Oscilloscope

The main purpose of an oscilloscope is to measure and display voltage versus time. The oscilloscope is one of the earliest electronic test and measurement instruments. It is widely used in electrical/electronic design, test, and debugging almost anything that runs in electricity and if they’re only one piece of test equipment in a lab most of the time is the scope. The scope shows voltage versus time for periodic or repeating waveforms but modern digital oscilloscopes can also easily display and hold non periodic waveforms in addition to the basic voltage versus time display modern oscilloscopes often have many additional functions, for example, Automatic measurement i.e peak to peak voltage or frequency. The ability to look at serial buses both as bits at higher layers as well as the ability to do frequency domain analysis of signals.

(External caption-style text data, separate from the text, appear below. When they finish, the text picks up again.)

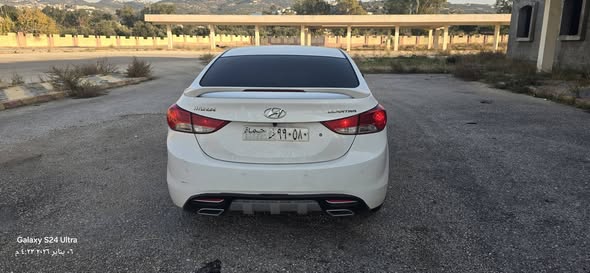 هيونداي ألنترا 2012 - صورة 3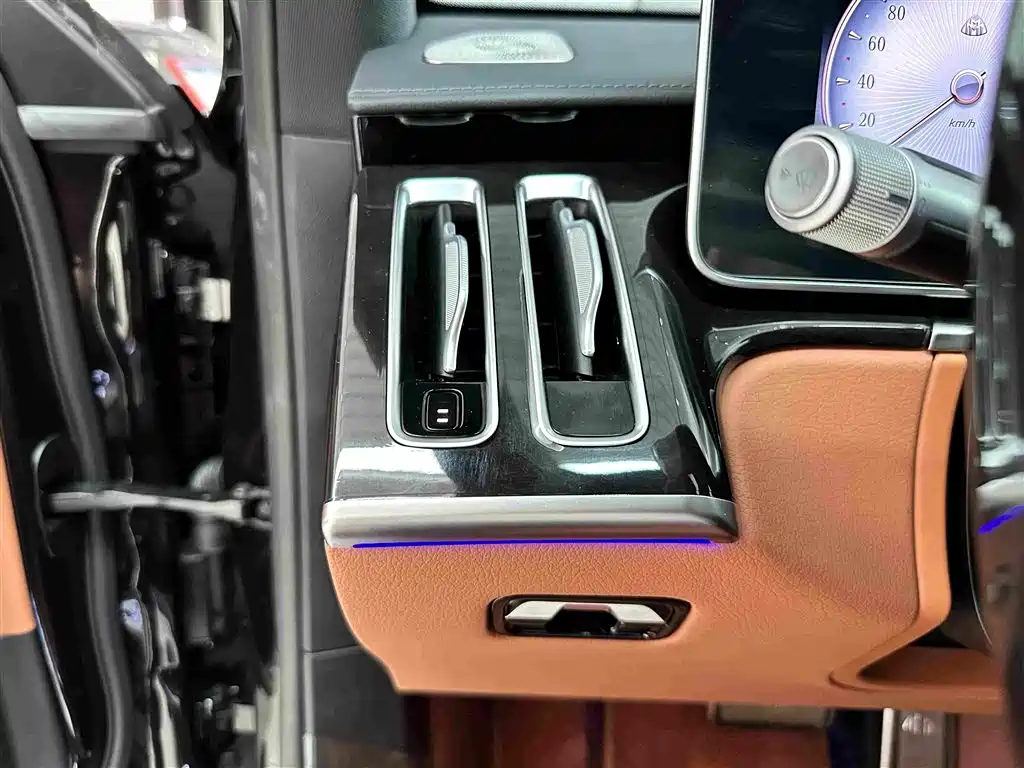 Mercedes-Benz Maybach S-Class S 2025 S 480 4MATIC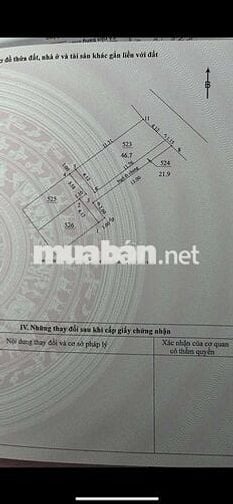 BÁN CĂN NHÀ 46,7M2 XÂY 6TẦNG THANG MÁY GARA Ô TÔ , RẺ NHẤT HÀ NỘI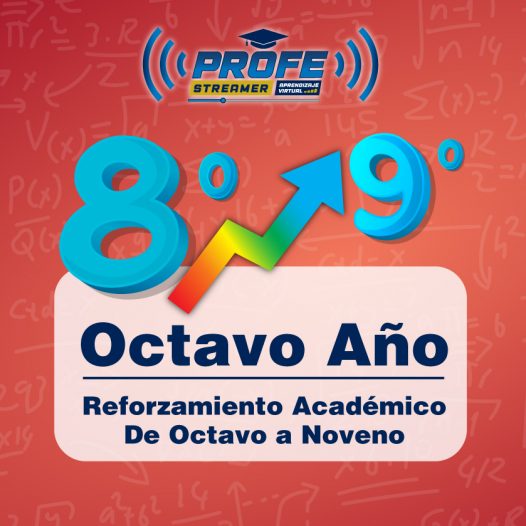 Transición de Octavo a Noveno Grado – Curso de Reforzamiento Académico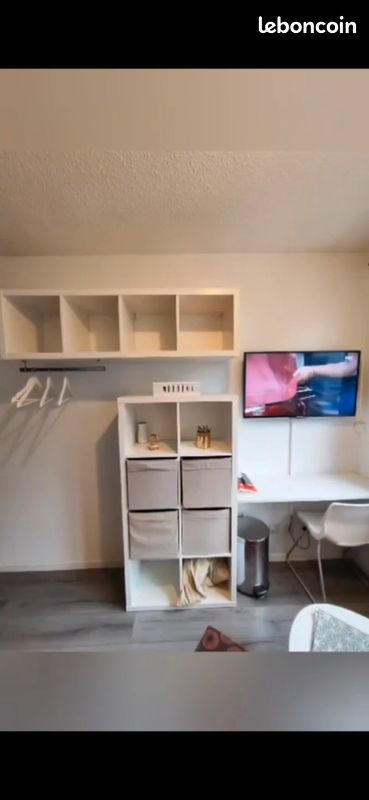 Appartement 1 pièce 17 m² · à Grenoble · 17 m² · 430 €/mois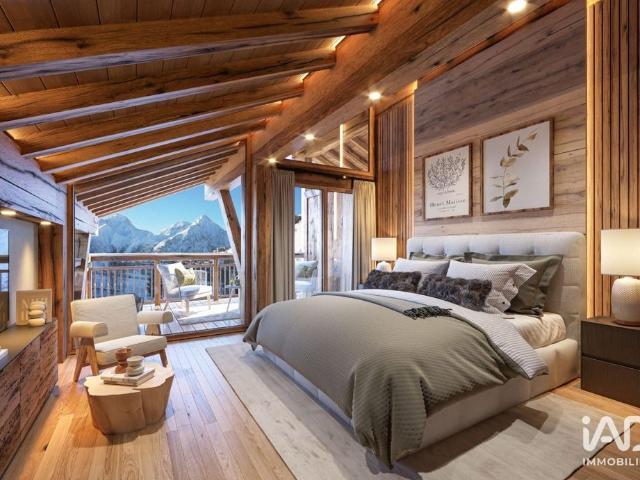 Appartement de 4 pièces de luxe en vente à Les Deux Alpes, France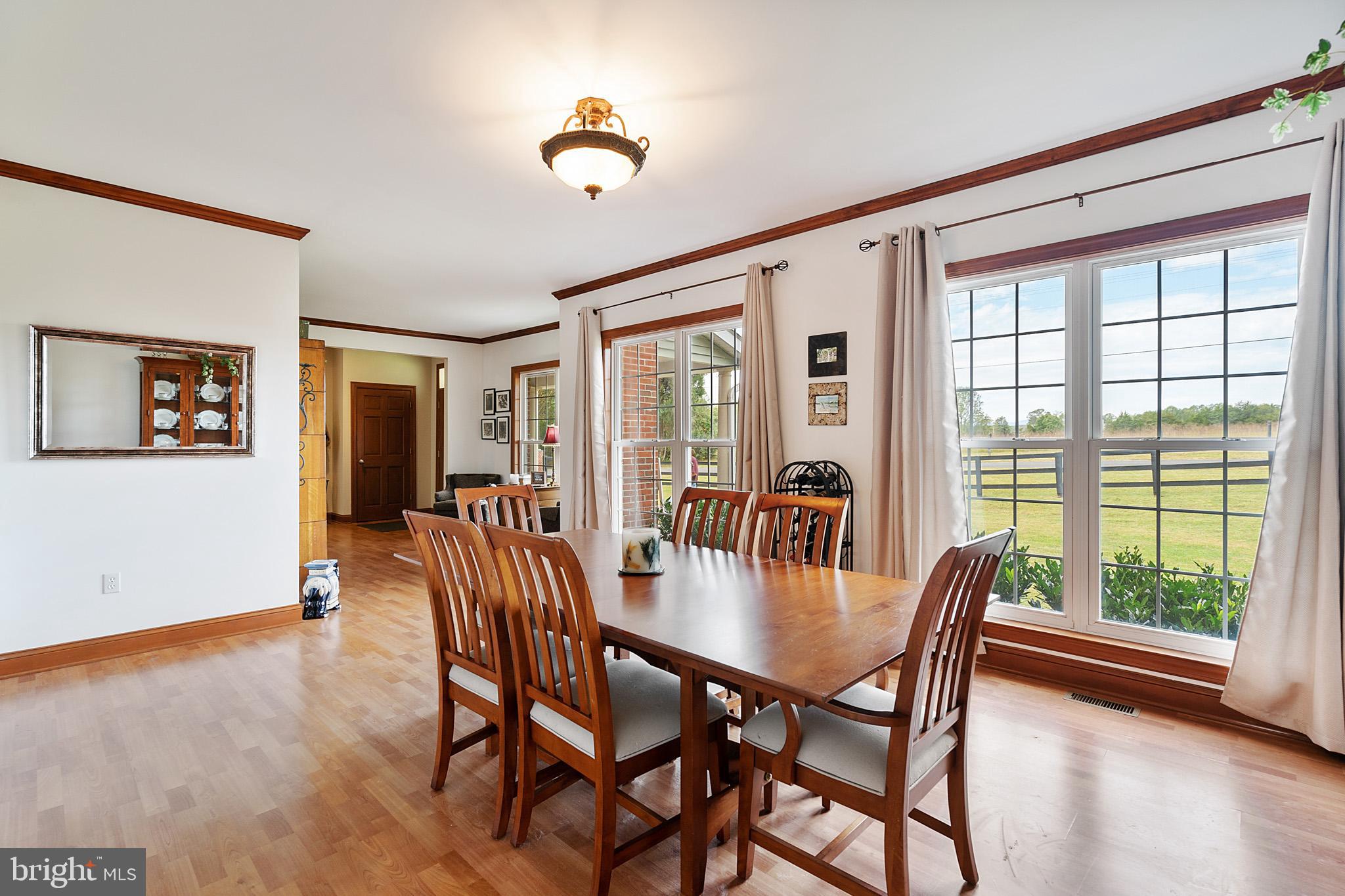 7019 Olinger Road Marshall, VA 20115 - Photo 9 of 40 Formal Dining Room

Basic oscilloscope system has four primarily “systems”

1.Vertical system

vertical axis shows the voltage as a function of time. It is used to scale and position waveform vertically. Most scope displays have 10 vertical divisions and to scale the waveform, use the volts per division control which controls the amplification or attenuation of the input signal. If we increase volts per division our waveform shrinks and if we decrease voltages per division our waveform increase. We use the position control to move the waveform up and down on the screen.

2.Horizontal system

Waveform display controls horizontal systems are related to the horizontal axis which corresponds to time. We use this to scale the waveform and/or change the horizontal position .similar to volts per division in the vertical system seconds per division changes the duration of each division and thus we see many cycles on the screen and the use of position control moves the waveform right or left on the screen

3.Trigger system

It is one of the most important systems. Triggering is needed for most all oscilloscope measurements essentially a trigger defines the conditions that have to be met before the scope begins an acquisition or begins takings samples. Triggering can do two different things first it can stabilize a repeating or periodic signal such as a sine wave by causing each sweep to start at a given point on the signal and the second one is to capture non-periodic single events like a single pulse burst etc. There are many types of triggers and they can be both analog and digital. Modern scopes can trigger on things like pulse, widths, glitch, etc. and most of the common trigger is called edge trigger. In edge triggering the user defines a voltage and the trigger occurs when that threshold is crossed either on the rising edge or the falling edge of a waveform.

4.Display system

In the old days of analog scopes the display system was little more than a cathode ray tube showing a glowing green trace analyzing or measuring signals often meant counting divisions on the display. Modern scopes have many display/ measurement functions such as zooming in or out of the signal and using cursors or markers to make manual measurements. large numbers of waveform parameters can be automatically measured or calculated like peak or peak to peak voltage, frequency, rise/ fall times, etc.